▶ **PASSAGE**:

I tried various combinations of parameters. I first started with HLS because it would through would results in the training but looking into the HOG images dind't look very promising. I then moved to YCrCb and did most of the work in this colorspace. I realized in the image processing that this colosspace had a really hard time classifing bright colors like white. I then moved to 'YUV' and found that suddenly it was more easily recognizing white car. For the orientation I followed the vehicle recognition paper suggested where it says that an orientation of 9 for the HOG through the best results.

I trained a linear SVM as suggested in the lesson. I do this in the next piece of code, located also in the 6 code cell of the IPython Jupyter book.

# Train Model.
t=time.time()

n_samples = 1228
random_idx = np.random.randint(0, len(cars), n_samples)
test_cars = np.array(cars)[random_idx]
random_idx = np.random.randint(0, len(notcars), n_samples)
test_notcars = np.array(notcars)[random_idx]

car_features = extract_features(test_cars, color_space=color_space, orient=orient, 
                        pix_per_cell=pix_per_cell, cell_per_block=cell_per_block, 
                        hog_channel=hog_channel,
                        spatial_feat=spatial_feat, hist_feat=hist_feat, hog_feat=hog_feat)
notcar_features = extract_features(test_notcars, color_space=color_space, orient=orient, 
                        pix_per_cell=pix_per_cell, cell_per_block=cell_per_block, 
                        hog_channel=hog_channel,
                        spatial_feat=spatial_feat, hist_feat=hist_feat, hog_feat=hog_feat)

t2 = time.time()
print(round(t2-t, 2), 'Seconds to extract HOG features...')

# Create an array stack of feature vectors
X = np.vstack((car_features, notcar_features)).astype(np.float64)                        
# Fit a per-column scaler
X_scaler = StandardScaler().fit(X)
# Apply the scaler to X
scaled_X = X_scaler.transform(X)

# Define the labels vector
y = np.hstack((np.ones(len(car_features)), np.zeros(len(notcar_features))))

# Split up data into randomized training and test sets
rand_state = np.random.randint(0, 100)
X_train, X_test, y_train, y_test = train_test_split(
    scaled_X, y, test_size=0.2, random_state=rand_state)

print('Using:',orient,'orientations',pix_per_cell,
    'pixels per cell and', cell_per_block,'cells per block')
print('Feature vector length:', len(X_train[0]))

▶ **SET PROBLEM A**:
Decide whether each statement agrees with the vehicle-detection writeup, answering yes or no and quoting the deciding words: (i) most of the work was done in the YCrCb colorspace; (ii) the classifier used is a linear SVM; (iii) 30 percent of the data is held out for testing.
▶ **SET PROBLEM B**:
Extend the vehicle-detection writeup, picking up right after its final line of code.
The items further down are separate material, unrelated to the vehicle-detection writeup.

▶ **EXCERPTED DATA**:
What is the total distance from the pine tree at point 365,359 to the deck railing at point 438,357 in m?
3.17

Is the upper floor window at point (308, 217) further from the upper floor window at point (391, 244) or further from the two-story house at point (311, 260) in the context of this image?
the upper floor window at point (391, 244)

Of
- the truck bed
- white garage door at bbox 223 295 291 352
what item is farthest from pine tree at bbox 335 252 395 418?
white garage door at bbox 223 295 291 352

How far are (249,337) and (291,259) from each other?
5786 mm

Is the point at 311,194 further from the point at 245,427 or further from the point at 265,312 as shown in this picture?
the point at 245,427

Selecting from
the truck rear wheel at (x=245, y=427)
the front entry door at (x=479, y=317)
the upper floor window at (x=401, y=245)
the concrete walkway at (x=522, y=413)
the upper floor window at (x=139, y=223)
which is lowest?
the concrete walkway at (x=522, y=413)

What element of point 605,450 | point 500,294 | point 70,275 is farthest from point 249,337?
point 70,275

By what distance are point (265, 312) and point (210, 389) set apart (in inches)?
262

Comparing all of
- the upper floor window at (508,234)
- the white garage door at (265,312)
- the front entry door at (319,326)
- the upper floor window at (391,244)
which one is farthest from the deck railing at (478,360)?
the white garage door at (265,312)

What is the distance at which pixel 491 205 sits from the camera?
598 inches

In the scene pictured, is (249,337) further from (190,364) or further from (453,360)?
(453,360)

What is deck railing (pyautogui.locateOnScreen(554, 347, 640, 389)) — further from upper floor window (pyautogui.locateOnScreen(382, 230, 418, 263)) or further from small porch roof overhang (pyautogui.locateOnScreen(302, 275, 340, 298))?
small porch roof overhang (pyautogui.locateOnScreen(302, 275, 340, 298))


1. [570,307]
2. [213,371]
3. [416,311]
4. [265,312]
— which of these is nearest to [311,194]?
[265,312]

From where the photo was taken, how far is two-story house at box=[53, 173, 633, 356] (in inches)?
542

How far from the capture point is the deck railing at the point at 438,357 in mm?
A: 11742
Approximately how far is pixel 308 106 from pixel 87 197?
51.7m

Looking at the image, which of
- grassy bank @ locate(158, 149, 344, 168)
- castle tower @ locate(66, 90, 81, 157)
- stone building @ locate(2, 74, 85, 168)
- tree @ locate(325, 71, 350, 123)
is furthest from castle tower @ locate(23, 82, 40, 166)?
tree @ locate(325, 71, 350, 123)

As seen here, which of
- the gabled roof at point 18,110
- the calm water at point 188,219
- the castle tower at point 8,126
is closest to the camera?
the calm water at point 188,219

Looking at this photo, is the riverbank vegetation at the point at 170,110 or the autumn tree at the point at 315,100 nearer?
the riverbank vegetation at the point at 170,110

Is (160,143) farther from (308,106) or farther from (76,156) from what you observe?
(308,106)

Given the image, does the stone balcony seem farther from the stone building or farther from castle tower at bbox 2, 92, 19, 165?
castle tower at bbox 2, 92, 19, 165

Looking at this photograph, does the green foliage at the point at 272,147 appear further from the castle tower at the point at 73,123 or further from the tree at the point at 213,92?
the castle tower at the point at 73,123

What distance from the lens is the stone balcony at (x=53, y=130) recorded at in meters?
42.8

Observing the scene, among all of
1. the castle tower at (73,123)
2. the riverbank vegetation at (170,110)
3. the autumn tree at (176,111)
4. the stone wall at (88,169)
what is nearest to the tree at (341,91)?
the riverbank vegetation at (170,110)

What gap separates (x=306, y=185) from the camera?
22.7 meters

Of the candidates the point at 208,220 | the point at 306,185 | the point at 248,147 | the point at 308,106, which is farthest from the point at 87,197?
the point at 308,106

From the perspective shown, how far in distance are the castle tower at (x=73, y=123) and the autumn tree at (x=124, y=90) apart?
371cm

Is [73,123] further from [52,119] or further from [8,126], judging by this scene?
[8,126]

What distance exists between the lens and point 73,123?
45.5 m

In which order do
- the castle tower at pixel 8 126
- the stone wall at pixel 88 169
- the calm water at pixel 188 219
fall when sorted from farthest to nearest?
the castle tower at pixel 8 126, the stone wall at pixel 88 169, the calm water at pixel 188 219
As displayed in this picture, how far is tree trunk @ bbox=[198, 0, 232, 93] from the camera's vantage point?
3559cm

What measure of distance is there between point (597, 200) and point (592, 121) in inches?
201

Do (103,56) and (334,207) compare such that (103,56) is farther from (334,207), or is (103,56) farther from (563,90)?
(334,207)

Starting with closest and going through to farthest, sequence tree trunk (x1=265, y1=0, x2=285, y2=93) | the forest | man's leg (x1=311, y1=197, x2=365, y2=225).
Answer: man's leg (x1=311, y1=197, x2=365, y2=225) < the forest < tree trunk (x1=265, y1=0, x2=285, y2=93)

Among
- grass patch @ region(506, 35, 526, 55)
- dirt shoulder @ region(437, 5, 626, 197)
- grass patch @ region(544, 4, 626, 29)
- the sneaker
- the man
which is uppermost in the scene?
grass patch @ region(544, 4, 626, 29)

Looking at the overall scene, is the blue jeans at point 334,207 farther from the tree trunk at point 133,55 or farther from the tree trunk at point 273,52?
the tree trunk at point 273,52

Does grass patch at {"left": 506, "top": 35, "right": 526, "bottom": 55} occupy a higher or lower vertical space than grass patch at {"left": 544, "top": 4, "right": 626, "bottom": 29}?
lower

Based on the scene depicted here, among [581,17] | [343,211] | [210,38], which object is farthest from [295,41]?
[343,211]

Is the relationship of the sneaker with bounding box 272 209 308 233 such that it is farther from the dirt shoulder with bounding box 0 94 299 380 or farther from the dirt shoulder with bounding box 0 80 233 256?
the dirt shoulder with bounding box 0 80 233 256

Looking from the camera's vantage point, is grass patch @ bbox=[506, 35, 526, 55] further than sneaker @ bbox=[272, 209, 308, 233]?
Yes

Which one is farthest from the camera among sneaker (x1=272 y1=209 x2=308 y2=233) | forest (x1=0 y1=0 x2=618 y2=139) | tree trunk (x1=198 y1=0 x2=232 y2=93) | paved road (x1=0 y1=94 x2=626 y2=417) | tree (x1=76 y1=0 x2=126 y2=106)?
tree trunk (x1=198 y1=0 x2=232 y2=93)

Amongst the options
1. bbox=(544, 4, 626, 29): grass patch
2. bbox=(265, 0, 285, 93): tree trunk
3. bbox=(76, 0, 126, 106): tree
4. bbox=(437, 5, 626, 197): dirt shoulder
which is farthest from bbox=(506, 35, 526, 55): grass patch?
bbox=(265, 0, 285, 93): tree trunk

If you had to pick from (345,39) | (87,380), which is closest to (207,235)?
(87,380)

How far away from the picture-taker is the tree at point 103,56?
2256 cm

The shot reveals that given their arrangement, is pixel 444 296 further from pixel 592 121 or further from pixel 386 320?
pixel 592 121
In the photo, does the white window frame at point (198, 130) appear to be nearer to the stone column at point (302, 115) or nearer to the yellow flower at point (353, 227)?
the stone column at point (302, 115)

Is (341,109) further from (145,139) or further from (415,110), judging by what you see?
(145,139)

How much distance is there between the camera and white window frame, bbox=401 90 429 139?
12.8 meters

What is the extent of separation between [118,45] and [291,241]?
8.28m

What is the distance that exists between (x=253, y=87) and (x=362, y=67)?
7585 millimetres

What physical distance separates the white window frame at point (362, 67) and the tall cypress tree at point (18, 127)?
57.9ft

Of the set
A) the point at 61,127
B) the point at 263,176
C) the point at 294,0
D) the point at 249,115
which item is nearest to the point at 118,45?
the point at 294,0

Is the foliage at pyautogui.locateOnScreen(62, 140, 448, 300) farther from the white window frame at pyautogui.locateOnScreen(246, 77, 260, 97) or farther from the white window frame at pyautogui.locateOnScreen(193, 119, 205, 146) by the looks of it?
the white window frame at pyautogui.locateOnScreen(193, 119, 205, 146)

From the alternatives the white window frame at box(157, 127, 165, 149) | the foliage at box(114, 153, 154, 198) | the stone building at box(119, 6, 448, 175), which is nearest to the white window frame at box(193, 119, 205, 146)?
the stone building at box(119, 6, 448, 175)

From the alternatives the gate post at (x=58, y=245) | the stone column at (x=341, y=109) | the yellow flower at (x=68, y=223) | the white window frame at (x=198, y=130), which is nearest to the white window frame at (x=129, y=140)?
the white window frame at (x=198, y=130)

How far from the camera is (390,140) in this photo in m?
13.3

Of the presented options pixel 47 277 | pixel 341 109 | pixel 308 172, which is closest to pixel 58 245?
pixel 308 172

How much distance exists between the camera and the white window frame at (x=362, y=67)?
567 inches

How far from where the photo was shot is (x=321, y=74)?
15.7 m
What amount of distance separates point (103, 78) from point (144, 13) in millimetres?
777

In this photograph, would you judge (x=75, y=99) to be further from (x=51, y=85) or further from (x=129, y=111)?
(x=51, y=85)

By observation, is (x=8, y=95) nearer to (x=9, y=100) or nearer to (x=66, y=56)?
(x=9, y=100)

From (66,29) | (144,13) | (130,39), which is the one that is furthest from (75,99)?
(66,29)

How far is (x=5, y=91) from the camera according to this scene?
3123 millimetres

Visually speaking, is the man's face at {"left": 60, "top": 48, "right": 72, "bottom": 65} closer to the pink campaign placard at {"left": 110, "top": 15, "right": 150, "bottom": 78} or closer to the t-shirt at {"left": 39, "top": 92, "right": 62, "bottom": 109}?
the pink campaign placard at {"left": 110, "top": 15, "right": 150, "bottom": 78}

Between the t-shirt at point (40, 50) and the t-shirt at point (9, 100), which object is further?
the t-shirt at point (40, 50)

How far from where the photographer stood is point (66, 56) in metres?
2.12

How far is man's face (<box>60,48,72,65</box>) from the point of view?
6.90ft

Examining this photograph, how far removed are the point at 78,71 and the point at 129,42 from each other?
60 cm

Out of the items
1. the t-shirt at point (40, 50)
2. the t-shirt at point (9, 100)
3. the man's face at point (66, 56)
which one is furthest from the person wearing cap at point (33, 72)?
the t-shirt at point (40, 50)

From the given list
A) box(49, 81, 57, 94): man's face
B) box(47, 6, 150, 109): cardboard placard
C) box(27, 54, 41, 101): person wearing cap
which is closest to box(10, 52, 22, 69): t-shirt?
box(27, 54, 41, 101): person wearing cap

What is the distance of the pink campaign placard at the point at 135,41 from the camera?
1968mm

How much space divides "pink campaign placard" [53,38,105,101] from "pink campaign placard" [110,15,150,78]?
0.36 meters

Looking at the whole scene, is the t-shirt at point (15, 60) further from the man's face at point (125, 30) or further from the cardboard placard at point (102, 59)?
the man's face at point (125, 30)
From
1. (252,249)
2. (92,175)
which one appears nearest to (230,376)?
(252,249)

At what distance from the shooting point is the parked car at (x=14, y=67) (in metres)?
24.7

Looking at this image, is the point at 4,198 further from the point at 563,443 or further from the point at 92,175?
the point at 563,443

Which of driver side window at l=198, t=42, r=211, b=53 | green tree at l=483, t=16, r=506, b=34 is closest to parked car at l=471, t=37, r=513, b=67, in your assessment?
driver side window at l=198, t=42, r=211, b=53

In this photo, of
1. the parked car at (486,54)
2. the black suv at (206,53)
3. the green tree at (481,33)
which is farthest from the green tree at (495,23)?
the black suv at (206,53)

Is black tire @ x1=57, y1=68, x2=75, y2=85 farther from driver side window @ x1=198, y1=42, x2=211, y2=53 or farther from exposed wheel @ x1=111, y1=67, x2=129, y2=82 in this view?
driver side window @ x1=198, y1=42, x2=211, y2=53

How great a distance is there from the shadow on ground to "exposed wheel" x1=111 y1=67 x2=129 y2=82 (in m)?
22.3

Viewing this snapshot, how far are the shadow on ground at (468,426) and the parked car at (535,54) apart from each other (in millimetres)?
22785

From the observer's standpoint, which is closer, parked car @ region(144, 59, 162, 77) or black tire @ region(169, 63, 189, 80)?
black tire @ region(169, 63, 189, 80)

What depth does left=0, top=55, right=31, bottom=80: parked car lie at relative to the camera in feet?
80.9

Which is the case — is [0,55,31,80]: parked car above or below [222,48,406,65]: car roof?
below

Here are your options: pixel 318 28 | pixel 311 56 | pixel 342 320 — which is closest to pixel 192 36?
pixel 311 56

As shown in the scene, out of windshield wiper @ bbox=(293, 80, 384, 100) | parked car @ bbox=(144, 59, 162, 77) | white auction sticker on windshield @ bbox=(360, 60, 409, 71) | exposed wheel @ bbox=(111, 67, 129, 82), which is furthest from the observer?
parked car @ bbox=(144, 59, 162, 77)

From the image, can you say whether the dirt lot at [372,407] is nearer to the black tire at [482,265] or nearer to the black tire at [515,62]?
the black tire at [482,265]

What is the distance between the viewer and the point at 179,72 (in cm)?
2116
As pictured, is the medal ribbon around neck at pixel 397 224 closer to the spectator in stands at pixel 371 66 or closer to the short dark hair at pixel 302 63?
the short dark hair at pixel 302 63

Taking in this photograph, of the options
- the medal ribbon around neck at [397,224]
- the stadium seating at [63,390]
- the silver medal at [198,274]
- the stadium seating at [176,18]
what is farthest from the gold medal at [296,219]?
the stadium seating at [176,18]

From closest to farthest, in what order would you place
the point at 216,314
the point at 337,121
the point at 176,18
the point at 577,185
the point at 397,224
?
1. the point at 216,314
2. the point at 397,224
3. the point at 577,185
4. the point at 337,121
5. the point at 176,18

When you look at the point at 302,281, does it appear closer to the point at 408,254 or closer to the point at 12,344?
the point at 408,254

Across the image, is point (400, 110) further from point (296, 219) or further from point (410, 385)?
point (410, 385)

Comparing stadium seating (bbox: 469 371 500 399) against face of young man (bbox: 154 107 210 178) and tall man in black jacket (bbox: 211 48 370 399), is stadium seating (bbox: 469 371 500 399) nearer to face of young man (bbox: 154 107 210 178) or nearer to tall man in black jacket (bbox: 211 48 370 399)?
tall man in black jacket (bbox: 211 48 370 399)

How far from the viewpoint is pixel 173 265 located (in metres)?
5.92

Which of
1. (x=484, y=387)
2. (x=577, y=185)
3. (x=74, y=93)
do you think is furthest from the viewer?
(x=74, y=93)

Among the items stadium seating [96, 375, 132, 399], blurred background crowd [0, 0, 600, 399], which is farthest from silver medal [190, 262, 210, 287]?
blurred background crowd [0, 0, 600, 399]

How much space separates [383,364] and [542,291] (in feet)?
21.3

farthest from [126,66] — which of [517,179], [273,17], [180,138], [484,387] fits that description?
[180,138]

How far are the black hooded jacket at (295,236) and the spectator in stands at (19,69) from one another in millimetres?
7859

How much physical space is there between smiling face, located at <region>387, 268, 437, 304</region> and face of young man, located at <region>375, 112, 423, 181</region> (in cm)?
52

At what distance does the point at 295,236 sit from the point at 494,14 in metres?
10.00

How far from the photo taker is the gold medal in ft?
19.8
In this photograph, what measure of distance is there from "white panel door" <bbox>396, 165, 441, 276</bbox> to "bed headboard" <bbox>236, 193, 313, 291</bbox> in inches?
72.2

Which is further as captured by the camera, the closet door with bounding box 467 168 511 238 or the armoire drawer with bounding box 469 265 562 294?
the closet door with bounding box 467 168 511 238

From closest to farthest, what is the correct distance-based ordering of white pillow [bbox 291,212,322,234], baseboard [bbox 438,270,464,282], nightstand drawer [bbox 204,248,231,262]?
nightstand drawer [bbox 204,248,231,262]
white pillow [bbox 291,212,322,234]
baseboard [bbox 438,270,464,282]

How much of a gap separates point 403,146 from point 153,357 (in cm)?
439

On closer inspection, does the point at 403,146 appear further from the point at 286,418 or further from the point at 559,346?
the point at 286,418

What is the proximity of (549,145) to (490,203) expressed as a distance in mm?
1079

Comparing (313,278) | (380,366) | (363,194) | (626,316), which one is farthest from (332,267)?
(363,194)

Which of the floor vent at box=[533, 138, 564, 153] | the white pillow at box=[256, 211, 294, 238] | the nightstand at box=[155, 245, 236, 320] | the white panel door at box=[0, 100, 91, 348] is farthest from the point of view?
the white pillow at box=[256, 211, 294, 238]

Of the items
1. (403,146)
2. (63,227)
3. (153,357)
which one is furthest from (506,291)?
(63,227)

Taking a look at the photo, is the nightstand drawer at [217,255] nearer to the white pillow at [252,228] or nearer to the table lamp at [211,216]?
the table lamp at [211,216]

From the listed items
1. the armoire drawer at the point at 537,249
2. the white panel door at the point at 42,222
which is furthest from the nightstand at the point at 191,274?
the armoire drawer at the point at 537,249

▶ **REPLY A**:
(i) Yes: "I then moved to YCrCb and did most of the work in this colorspace."
(ii) Yes: "I trained a linear SVM as suggested in the lesson."
(iii) No: "test_size=0.2"

▶ **REPLY B**:
# Use a linear SVC ########################################
svc = LinearSVC()
# Check the training time for the SVC
t=time.time()
svc.fit(X_train, y_train)
t2 = time.time()
# #########################################################

Is good to point out that I augmented the dataset (up to 1228 images), to keep a well balanced set of images between cars and not cars. I also randomly initialized the training set of images:

n_samples = 1228
random_idx = np.random.randint(0, len(cars), n_samples)
test_cars = np.array(cars)[random_idx]
random_idx = np.random.randint(0, len(notcars), n_samples)
test_notcars = np.array(notcars)[random_idx]

car_features = extract_features(test_cars, color_space=color_space, orient=orient, 
                        pix_per_cell=pix_per_cell, cell_per_block=cell_per_block, 
                        hog_channel=hog_channel,
                        spatial_feat=spatial_feat, hist_feat=hist_feat, hog_feat=hog_feat)
notcar_features = extract_features(test_notcars, color_space=color_space, orient=orient, 
                        pix_per_cell=pix_per_cell, cell_per_block=cell_per_block, 
                        hog_channel=hog_channel,
                        spatial_feat=spatial_feat, hist_feat=hist_feat, hog_feat=hog_feat)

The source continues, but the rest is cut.